Canicule en trois actes
Elle était sur toutes les lèvres, et occupait toutes les tribunes, LA canicule, comme si c’était la première et la dernière de notre vie. Celle-là par contre, elle était particulièrement salée, avez-vous trouvé? Bon allez, je vous propose un tour de piste théâtral version caniculaire, une prestation en trois actes, une absente de censure, une à l’abri de tragique rectitude anti-SLĀV, une empreinte de liberté d’expression.
La genèse
Dans leur populaire chanson « Le But », les Locos Locass affirmaient avec justesse que le tissu social de Montréal était de la Sainte-Flanelle. Elle faisait référence au club de hockey qui rassemblait tout le monde, car c’était un sujet neutre et absent de jugement dichotomique. ON était fiers de gagner, ON était fiers de chialer, ON était fiers d’être des millions de coachs et de DG, plus compétents que les Julien, Bergevin, Molson et compagnie. Et puis là, notre paratonnerre social s’est mis à perdre, puis à perdre encore, et lentement mais sûrement, notre fierté par procuration a foutu le camp. Plus de fanfares, plus de fanions, rangez vos guitares, il n’y a plus de « Subby-Star » et n’ayant plus de phare, à la dérive…. on part.
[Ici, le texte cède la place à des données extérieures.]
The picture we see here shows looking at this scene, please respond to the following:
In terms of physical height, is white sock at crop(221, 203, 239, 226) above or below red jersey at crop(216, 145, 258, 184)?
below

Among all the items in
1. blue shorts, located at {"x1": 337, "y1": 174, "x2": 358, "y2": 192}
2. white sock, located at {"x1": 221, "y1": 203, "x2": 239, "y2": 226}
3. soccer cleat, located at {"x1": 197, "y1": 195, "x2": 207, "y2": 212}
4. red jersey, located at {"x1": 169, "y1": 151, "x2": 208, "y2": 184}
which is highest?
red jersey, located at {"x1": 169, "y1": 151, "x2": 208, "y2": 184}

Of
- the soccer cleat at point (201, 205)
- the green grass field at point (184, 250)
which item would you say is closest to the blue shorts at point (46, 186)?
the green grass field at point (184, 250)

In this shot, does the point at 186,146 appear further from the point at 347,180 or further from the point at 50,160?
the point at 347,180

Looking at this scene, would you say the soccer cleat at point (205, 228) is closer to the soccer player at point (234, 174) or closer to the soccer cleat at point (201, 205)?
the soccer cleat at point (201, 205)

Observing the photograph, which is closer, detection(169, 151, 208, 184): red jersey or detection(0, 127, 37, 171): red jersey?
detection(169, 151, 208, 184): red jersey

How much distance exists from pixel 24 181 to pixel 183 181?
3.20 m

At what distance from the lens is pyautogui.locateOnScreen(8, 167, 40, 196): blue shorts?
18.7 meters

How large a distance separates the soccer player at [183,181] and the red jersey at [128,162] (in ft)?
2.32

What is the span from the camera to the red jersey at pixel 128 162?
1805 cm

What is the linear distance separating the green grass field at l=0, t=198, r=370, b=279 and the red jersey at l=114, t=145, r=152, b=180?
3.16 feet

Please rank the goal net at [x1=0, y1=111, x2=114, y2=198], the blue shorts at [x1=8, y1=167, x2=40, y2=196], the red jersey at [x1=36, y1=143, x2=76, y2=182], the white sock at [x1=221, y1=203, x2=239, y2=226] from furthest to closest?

Heureusement, c’est à ce moment qu’on a vu arriver une joueuse de premier trio en relève, telle une divine enfant. Son nom : canicule, celle qui comme une maladie, touche et polarise sans exception.
Acte 1 – La prémisse : l’annonce de l’accablante
Les chaînes de nouvelles en continu en parlent 23 heures sur 24, elles sont heureuses, elles ont du contenu « ça s’en vient, préparez-vous mesdames et messieurs, cachez vos enfants et vos personnes âgées dans des glacières! » On en entend parler à l’épicerie, et les SAQ capitalisent là-dessus, en nous incitant à faire des provisions, entre deux ou trois rondes de collages de collants roses et jaunes dans les vitrines. Les centres de rénos nous vendent la peur à grands coups de climatiseurs, tandis que les dépanneurs, eux, le font avec des caisses de 24 bonheurs. Nous… nous devenons volontiers les participants actifs de cette frénésie collective, une qui nous sort de notre train-train trop souvent mondain.
Acte 2 – Le bonus : un manque de courant
Déjà nous étions comblés, nos sujets n’étaient plus vides comme les locaux de certains centres-ville souvent oubliés, lorsque tout à coup : PAF – plus d’électricité! Ça hurle dans les chaumières, l’Hydro et ses sous-traitants doivent aller travailler une fin de semaine, et compléter un lundi de férié par-dessus le marché. Ça coûte cher tous ces employés, puis imaginez tout le manger qui va se gaspiller, et les assurances qui vont encore augmenter – et c’est reparti!
Acte 3 – La tragédie : jusqu’à ce que mort s’ensuive
Hôpital Sacré-Cœur, soins palliatifs, plus de 40 degrés, quelques heures à vivre, pas de clim, pas de ventilateur, pas de dignité. Mourir la tronche en sueurs, atroces conditions pour l’époux de la nouvelle veuve en pleurs. Les cadres se sont fait questionner, il ne faut pas vous inquiéter, ils ont réfléchi solide, dans leurs bureaux, à l’air conditionné. Oups. Ce n’est plus drôle… Des nôtres meurent… plus de 60 au dernier bilan, c’est la cata, on a l’air blême, et l’humeur au blâme.
Là, on cherche des coupables, des offrandes pour notre rationalité qui est vachement malmenée. Quand le stress et l’anxiété gagnent notre esprit, on produit du cortisol, cette hormone qui prend le contrôle de notre corps afin de nous protéger du danger, le problème, c’est qu’elle peut nous tuer. Là-dessus, un aparté, allez voir le documentaire sur internet appelé « Stress, portrait d’un tueur », par le National Geographic et l’Université de Stanford. Vous allez y entendre les explications de l’éminent professeur Robert Sapolsky, vous allez tout comprendre.
Tombée du rideau….Voyez-vous comment une pièce de théâtre météorologique peut passer du comique au tragique, en trois actes sociologiques?
Au final, je suppose que la leçon à tirer c’est qu’on a besoin de se reconnecter avec le « nous ». Parfois ce sont les grandes tragédies de l’Homme qui nous unissent, comme un 11 septembre, des gâchettes bioniques, ou un cocktail pétrochimique à Mégantic. D’autres fois, c’est mère nature qui régale et force le nous solidaire, avec ses crises du verglas, ses inondations ou ses chaleurs indécentes. Qu’importe, le constat demeure : la vie est précieuse et ces événements sont des enseignants qui servent à arrêter le temps, en nous forçant à prendre un moment pour s’unir et s’apprécier, collectivement.